September 19, 2020

Trump and Iran, a dangerous ruse to distract from political judgment



So far nothing has worked for the US president, Donald Trump, to curb the political trial against him. Immerse us in a crisis of excessive proportions with Iran seems to have become his last trick, a risky attempt that could be very expensive.

The US media have described Trump’s order to end the life of the powerful Iranian commander Qasem Soleimaní as an “impulse,” a decision so aggressive that he stunned senior Pentagon officials and that the Administration has justified the danger of a supposed “imminent attack”.

Before Trump, presidents George W. Bush (2001-2009) and Barack Obama (2009-2017) already knew where Soleimaní was. The Iranian military was not hiding and everyone in Washington pointed him as the architect of Iran’s expansionist policy in the Middle East.

However, before Trump, no US president. UU. He had dared to attempt the life of Soleimaní: the price could be too high and the consequences unpredictable.

A DISTRACTION STRATEGY

So why did the president take that step now?

Michael Traugott, a professor at the University of Michigan (USA) and an expert in public opinion, tells Efe that “probably” Trump took into account two important events: the political trial against him and the presidential elections of November of this year, in which it is presented to the re-election.

“What he wants is for the media and members of Congress to talk about something other than political judgment,” he summarizes.

And, in part, Trump has done it. Since the death of Soleimaní in the early hours of Friday, the crisis with Iran has filled the news and the covers of the great American newspapers.

Even Nancy Pelosi, the top-ranking Democrat in Washington, has entered the game and on Monday announced that the House of Representatives, which she presides over and where Democrats have a majority, will vote this week to “limit” the powers Trump currently has to Go to war with Iran.

“US FIRST” AND WITHOUT THINKING ABOUT THE CONSEQUENCES

Although for the moment it has been successful, Trump could bet very badly.
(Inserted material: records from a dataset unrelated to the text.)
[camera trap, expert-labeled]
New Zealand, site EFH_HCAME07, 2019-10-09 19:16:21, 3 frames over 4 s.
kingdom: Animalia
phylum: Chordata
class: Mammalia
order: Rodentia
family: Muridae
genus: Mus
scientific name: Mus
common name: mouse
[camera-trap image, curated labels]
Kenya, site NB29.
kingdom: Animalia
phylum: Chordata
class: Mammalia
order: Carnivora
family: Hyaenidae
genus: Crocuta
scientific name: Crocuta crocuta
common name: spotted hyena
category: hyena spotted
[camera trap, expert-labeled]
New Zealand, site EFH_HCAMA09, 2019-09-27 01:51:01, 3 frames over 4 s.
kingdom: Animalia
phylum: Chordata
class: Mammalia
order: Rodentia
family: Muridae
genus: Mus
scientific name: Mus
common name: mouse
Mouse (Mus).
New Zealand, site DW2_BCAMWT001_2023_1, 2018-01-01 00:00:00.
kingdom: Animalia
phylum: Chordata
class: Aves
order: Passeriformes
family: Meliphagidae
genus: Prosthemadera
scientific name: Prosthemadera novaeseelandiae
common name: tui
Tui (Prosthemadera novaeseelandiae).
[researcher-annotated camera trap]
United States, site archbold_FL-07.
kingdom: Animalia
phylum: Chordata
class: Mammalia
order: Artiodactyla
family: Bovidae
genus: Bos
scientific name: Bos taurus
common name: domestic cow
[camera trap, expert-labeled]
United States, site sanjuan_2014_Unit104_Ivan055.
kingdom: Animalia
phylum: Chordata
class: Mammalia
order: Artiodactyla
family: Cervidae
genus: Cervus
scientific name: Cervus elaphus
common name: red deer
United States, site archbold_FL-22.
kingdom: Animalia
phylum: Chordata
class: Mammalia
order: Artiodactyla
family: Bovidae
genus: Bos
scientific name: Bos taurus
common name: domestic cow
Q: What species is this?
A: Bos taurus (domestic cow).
The president has repeatedly said he does not want to go to war with Iran and wants to take the US out. UU. of the “endless wars” of the Middle East; but it seems that, this time, he has been carried away by vanity and the desire to show the military supremacy of his country.

“His stance is ‘USA first’,” Traugott explains. “For Trump, demonstrating strength is ordering an attack without consulting foreign leaders, demonstrating strength is launching aggressive action independently. And for him there is a reason, which is to defend the independence of the United States.”

Of course, acting separately has a price. Just after the bombing, several US allies. The US, including France, Germany and the United Kingdom, expressed concern about the escalation of tension.

And, as a consequence, the US secretary of state. UU., Mike Pompeo, has had to spend the next few days on the phone trying to calm down. Since the death of Soleimaní, Pompeo has telephoned more than twenty international leaders, according to the State Department.

AN ATTEMPT TO WIN POINTS WITH THE BASE

Despite the rejection of the attack worldwide, within the US. In the US, Trump’s electoral base approves his movement against the Islamic Republic.

A survey of the HuffPost newspaper published on Monday shows that 61% of those who voted for the president in 2016 fully support his decision; while 85% of those who supported the Democratic candidate Hillary Clinton totally rejects what happened.

“Trump’s base sees this as an affirmation of American dominance, just as he wants to be interpreted. And certainly (Trump) will use a narrative of dominance and control to describe this event,” says Efe Madiha Afzal, a relationship expert. in the Brookings center of thought.

However, things could get complicated if the president ends up getting the US. UU. in a warlike conflict, since in recent years the rejection of Americans to military interventions abroad has increased, especially after the war in Iraq, according to data from the consultant Gallup.

If the crisis escalates and transforms into a war with American dead and massive sending of troops, then Trump could have a hard time selling his message. And the cost could be reelection.